Bob Salveda, Toronto
Whew, that was close.
So, Bob--may I call you Bob? Correct me if I'm wrong, but what you seem to be saying here is that in the best Canadian tradition, our government shouldn't be limited to running our lives from cradle to grave...it should also be saving the lives of thousands of people worldwide?
Hmmm. I must be due for some more reprogramming: I'd forgotten that was in the Constitution someplace. Seems to me--silly, I know!--that there exist these things called "charities" that serve that function already. In fact, I'm pretty sure these "charity" things exist, because they're all over my television and telephone looking for money. Hey! I've got an idea, Bob! Why don't you give them some of your money and cut out the government middleman? If most of us did the same, I'm sure we could prove to the world "that we see the lives of distant others as valuable as our own". And our government could stick to, uh, governing.
Finally, a letter from Norm Beach, also of Toronto, and I'm going to let someone else type this because if I do it, I will blow up.
Mike Mays asks, "Who will trust our word on the world stage if we don't honour our commitments?"

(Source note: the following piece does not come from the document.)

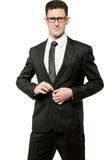 Handsome businessman in black suit on white. Royalty Free Stock Photos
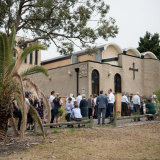 People gather outside the Macedonian Orthodox Church of St Kiril i Metodi in Sydney.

He applies this to Afghanistan, as Prime Minister Stephen Harper so often does, but I can't see how moving troops out of Kandahar at the end of our scheduled rotation next year violates any promises. Yet there is a much more significant commitment our government has turned its back on, in the form of an international treaty that Canada signed and ratified, but our Prime Minister has repeatedly said he will not honour. When Harper says Canada can't afford to comply with the Kyoto Protocol, but can afford to spend billions of dollars to fight Afghan insurgents, he is really signalling that only certain international commitments matter--the ones made to George W. Bush. Can't he see that our children and grandchildren will pay the price for this shameful toadying, as a rapidly deteriorating climate provokes the biggest wave of species extinctions in history?
Yet he persists in the delusion that being a dependable U.S. ally is more important than passing on a liveable planet to our kids.
Thanks, Tux.
Look, I'm STILL not sure how I feel about the war in Afghanistan. I do know our soldiers are accomplishing a lot of good, to steal somebody's phrase, "in the lives of distant others". I also know we're not in Kandahar at the behest of the United States, let alone George W. Bush. Nor has Harper anything to do with it. We're in Afghanistan honouring an obligation as a member of NATO.

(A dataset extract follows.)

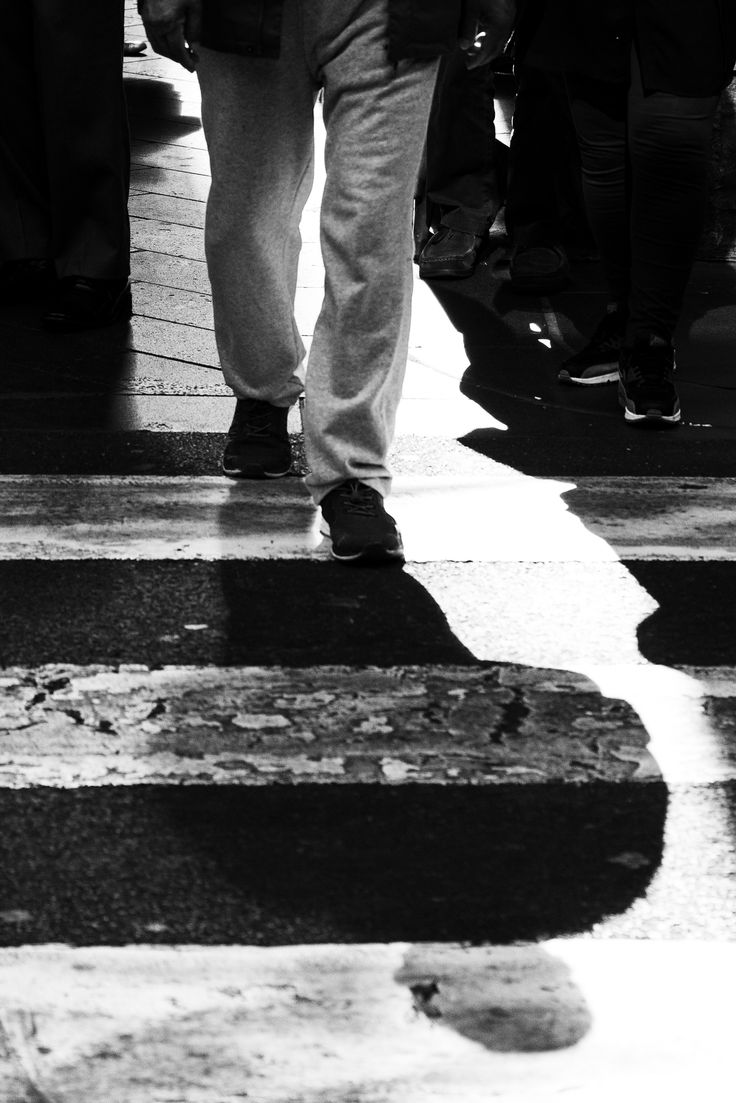 I think this image works really well, compared to the other shadow image - I like how his shadow takes up most of the frame and that there is a common black and white connection between his pants and the road crossing.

I do know how I feel about Kyoto: it's dead. And rightly so. As I have argued seemingly every other week for about four years, the Kyoto Protocol wasn't worth the paper it was printed on, not as long as the United States didn't sign it and, more importantly, China and India were exempt from it.
And then, of course, there's the inconvenient truth that Kyoto's a drop in the bucket compared to what really needs to be done...if you believe the computer models, which I, frankly, don't. (Any computer model's output is automatically suspect on the "garbage in, garbage out" principle...and have you noticed that by the time these predictions are verified or debunked, those who made them will be safely dead?)
I also know Canada has taken a leading role in getting the U.S. on board with some kind of agreement with respect to greenhouse gas emissions. And last I looked, something is usually better than nothing. So I say it's demonstrably incorrect to suggest Harper is "toadying" to the United States, and irresponsible to print and propagate such nonsense.
But I've learned to expect no better from the Toronto Star.